Âgé de 80 ans, M. Juhel ne se représentera pas aux prochaines élections municipales. La cour l’a également condamné à dix ans d’inéligibilité, à une interdiction d’exercer toute fonction publique pendant cinq ans, ainsi qu’à une amende de 60.000 euros. La confiscation de 44.000 euros a également été ordonnée, montant saisi sur un compte bancaire.
Les faits reprochés au maire concernent des détournements de fonds liés aux ports de Menton, pour lesquels il a été reconnu coupable. En revanche, il a été relaxé des accusations concernant des frais de campagne de 4.500 euros, prélevés sur le budget communal. La peine de prison ferme qu’il a reçue sera purgée à domicile, sous bracelet électronique.
Dans un moment de déception, M. Juhel a évoqué un possible appel de la décision, exprimant son accablement face à la situation. « Monsieur Messina a réussi à me faire tomber avec lui », a-t-il déclaré, en référence à son ancien adjoint aux finances, accusé d’avoir orchestré le détournement de fonds.
Mathieu Messina, quant à lui, a été condamné à trois ans de prison ferme et a reçu une amende de 400.000 euros. Un mandat d’arrêt a été émis à son encontre, car il n’était pas présent lors de l’audience. Des proches ont rapporté qu’il était aux côtés de son avocate, hospitalisée après un malaise. Messina a été reconnu coupable d’avoir détourné près de 900.000 euros, bien qu’il ait admis n’en avoir détourné que 500.000. Il a justifié ses actes en affirmant qu’il exerçait un rôle non rémunéré et qu’il devait compenser ses efforts.
Le train de vie extravagant de M. Messina a également été mis en lumière, incluant des dépenses somptuaires pour des voyages, des locations de véhicules et des frais de restauration luxueux, tels que caviar et champagne. Il a également été accusé d’avoir émis des factures frauduleuses pour couvrir des dépenses de campagne d’Yves Juhel.
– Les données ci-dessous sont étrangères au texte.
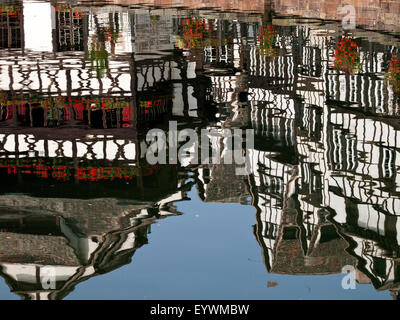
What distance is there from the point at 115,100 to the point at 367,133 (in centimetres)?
482

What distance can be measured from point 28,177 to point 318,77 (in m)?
6.66

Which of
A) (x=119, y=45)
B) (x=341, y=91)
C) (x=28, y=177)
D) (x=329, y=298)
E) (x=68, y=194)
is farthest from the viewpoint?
(x=119, y=45)

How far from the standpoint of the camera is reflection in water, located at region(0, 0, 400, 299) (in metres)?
6.41

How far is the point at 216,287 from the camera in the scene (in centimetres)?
561

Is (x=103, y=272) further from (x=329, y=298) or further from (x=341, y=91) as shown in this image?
(x=341, y=91)

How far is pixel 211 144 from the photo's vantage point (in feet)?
32.0

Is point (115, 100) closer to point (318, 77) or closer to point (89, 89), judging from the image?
point (89, 89)

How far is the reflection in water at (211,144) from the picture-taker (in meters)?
6.41

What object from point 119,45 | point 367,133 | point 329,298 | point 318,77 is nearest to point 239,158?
point 367,133

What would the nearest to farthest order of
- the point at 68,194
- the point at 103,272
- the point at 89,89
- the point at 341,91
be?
the point at 103,272
the point at 68,194
the point at 341,91
the point at 89,89

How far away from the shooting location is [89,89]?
13.6 metres

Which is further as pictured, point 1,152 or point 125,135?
point 125,135
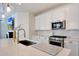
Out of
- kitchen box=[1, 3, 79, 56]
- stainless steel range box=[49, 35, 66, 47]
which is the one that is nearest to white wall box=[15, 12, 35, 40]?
kitchen box=[1, 3, 79, 56]

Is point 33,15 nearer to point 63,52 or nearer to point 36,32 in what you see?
point 36,32

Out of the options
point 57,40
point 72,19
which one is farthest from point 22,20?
point 72,19

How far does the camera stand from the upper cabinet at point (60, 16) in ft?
5.69

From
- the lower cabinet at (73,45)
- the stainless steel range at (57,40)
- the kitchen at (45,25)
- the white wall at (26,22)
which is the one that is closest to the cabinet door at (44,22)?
the kitchen at (45,25)

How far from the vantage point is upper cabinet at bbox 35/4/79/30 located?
1734 millimetres

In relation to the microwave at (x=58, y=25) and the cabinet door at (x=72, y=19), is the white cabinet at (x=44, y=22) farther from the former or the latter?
the cabinet door at (x=72, y=19)

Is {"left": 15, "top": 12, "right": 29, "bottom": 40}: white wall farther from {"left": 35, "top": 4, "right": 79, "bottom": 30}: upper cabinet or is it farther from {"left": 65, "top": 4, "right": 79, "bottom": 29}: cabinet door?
{"left": 65, "top": 4, "right": 79, "bottom": 29}: cabinet door

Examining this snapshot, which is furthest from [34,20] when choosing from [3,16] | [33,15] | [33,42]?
[3,16]

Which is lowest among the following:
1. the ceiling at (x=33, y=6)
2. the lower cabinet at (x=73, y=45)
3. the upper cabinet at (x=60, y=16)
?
the lower cabinet at (x=73, y=45)

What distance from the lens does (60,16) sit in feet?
6.75

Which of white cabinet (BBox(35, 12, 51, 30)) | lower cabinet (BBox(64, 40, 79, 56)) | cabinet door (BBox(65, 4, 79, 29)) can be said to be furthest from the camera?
cabinet door (BBox(65, 4, 79, 29))

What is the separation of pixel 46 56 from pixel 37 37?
1.87ft

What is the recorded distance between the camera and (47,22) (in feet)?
6.55

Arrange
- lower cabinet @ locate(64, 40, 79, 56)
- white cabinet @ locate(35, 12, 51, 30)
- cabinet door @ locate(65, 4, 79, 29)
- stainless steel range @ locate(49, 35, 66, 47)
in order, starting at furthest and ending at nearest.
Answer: cabinet door @ locate(65, 4, 79, 29) < white cabinet @ locate(35, 12, 51, 30) < stainless steel range @ locate(49, 35, 66, 47) < lower cabinet @ locate(64, 40, 79, 56)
Dans cette affaire, Éric Le Floch, l’ex-directeur des services de la ville de Menton et lanceur d’alerte, a été relaxé. « La justice a fait ce qu’elle avait à faire », a-t-il déclaré, ému après le verdict. Par ailleurs, quatre proches de Messina ont également été condamnés, avec des peines allant de 12 à 15 mois de prison avec sursis, accompagnées d’amendes variant de 3.000 à 30.000 euros.
Cette affaire des ports a pesé lourdement sur la vie politique de Menton, une ville stratégique entre Monaco et l’Italie. Yves Juhel avait été élu maire en 2021 à la suite du décès de son prédécesseur, Jean-Claude Guibal, qui avait dirigé la ville pendant trois décennies. Son élection, soutenue par le baron local Christian Estrosi, avait été contestée par Sandra Paire, une autre candidate LR, qui avait également été proche d’Éric Ciotti.
La condamnation de M. Juhel intervient à un moment critique, à quelques mois des élections municipales de mi-mars. La députée du Rassemblement National, Alexandra Masson, apparaît désormais comme une candidate de choix, soutenue par des figures de l’extrême droite comme Éric Ciotti et Jordan Bardella. Deux anciens adjoints de M. Juhel, Sandra Paire et Florent Champion, préparent chacun leur liste, alors que M. Juhel a choisi de soutenir Louis Sarkozy, le fils de l’ancien président, qui entre en politique dans un contexte incertain.
La situation à Menton reste donc tendue, alors que le paysage politique se redessine et que des enjeux de confiance et de légitimité se posent pour l’avenir de cette municipalité.